The Bloom Group is located in the Downtown Eastside of Vancouver, and serves people whose lives are already challenging. Their clients might be fleeing an abusive situation, or struggling with substance dependence; some are at-risk seniors in need of housing, others are living with mental illness and looking for support. “We’re here to fill in the gaps,” explains Barnett. Resources were already stretched thin, and the demands and pressures already high. And now, on top of it all, a global health crisis had taken hold.
The implications on Bloom’s vulnerable community were staggering. There were the physical dangers of the disease, of course — infection, transmission, death — but also the logistical ones. Grocery stores were shutting down: people couldn’t get food. Layoffs were swift. Community centres — an important space for the homeless to clean up or use the washroom or simply wash their hands —closed. Personal protection equipment (PPE) was impossible to find.
But then: the phone rang. And on the end of the line was Vancouver Foundation, asking if funding from the new Community Response Fund (CRF) would be helpful. Yes, said Barnett. Yes, it would.
She answered a couple of questions, and less than a week later, Bloom Group’s bank account was $50,000 richer. The best part? The Bloom Group could use that money however it saw fit. This was a unique cash infusion — one that also offered empowerment. After all, as the Vancouver Foundation board points out, the community knows best what the community needs.
Barnett got out of her car, and got to work.
First on the docket for funding was Bloom’s Healthy Meals program, which delivers hot meals to members of the community. With shops and restaurants closed, the access to something to eat was critical. “We thought about getting people coupons, but there liter-ally wasn’t anywhere to go,” notes Barnett.
One tenant, an at-risk senior who’s a little frail now that he’s in his 70s, normally relies on the food bank and the bus. He’s one of the many Bloom clients who Barnett knows the Healthy Meals program impacted on multiple levels. “To be able to receive a hot meal delivered to his door, a beautiful meal, I know that made a difference in his physical and mental health,” says Barnett. “A healthy meal is a way to say ‘someone cares.’”

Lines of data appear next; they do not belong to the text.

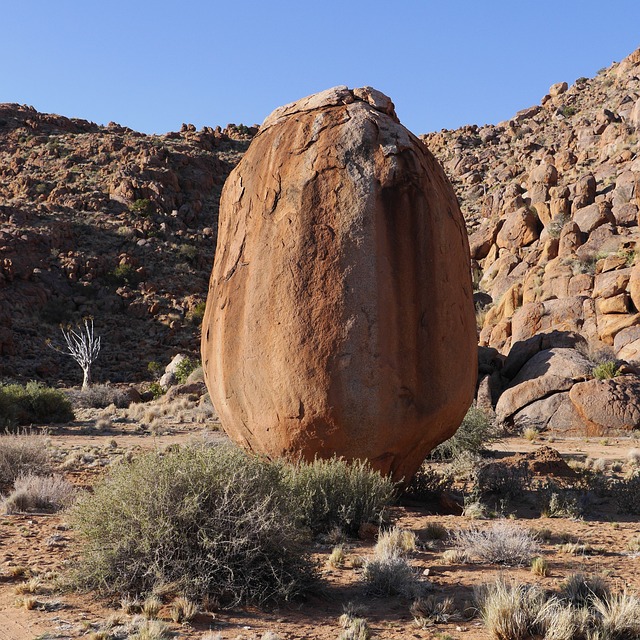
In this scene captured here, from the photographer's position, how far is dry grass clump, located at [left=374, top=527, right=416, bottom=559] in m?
5.46

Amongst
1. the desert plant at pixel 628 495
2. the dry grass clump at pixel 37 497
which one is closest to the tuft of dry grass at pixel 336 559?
the dry grass clump at pixel 37 497

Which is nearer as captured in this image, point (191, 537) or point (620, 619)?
point (620, 619)

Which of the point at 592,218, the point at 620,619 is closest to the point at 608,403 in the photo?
the point at 620,619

It’s not the only way Bloom used the CRF to offer compassion to its community. Along with affordable housing, the organization operates a hospice with 16 beds. Under the COVID-19 lockdown, the rules around visitors quickly changed, and Barnett found her team scram-bling to still provide comfort for their residents, even if all of their loved ones couldn’t be there for their last days. With the help of the CRF, they were able to do that…materially at least. Sixteen specialized mattresses were purchased: a small gesture that meant the world.
The last chunk of the CRF money was used to offer support in a more practical — but crucially important — way.
If an order of 5,000 gloves comes in, they’re now tracked and shelved in a new mini-ware-house area. Nothing is lost, nothing is hoarded. It’s a gift for managers pulling triple shifts to have one less thing to worry about. “It might sound funny to pay for shelving,” says Barnett, “but [PPE] keeps our 250 staff safe, which keeps their families safe.”
As the first recipient of the CRF, Barnett is still marveling at how quickly Vancouver Foundation and Bloom were able to get $50,000 out into the community. But it’s not just about the money, she says: it was about the “grace and support” that the helping hand represented.
“There is so much negative stuff said about this neighbourhood; a lot of people just don’t understand. But this call was a reminder: the community does love us. They remembered.”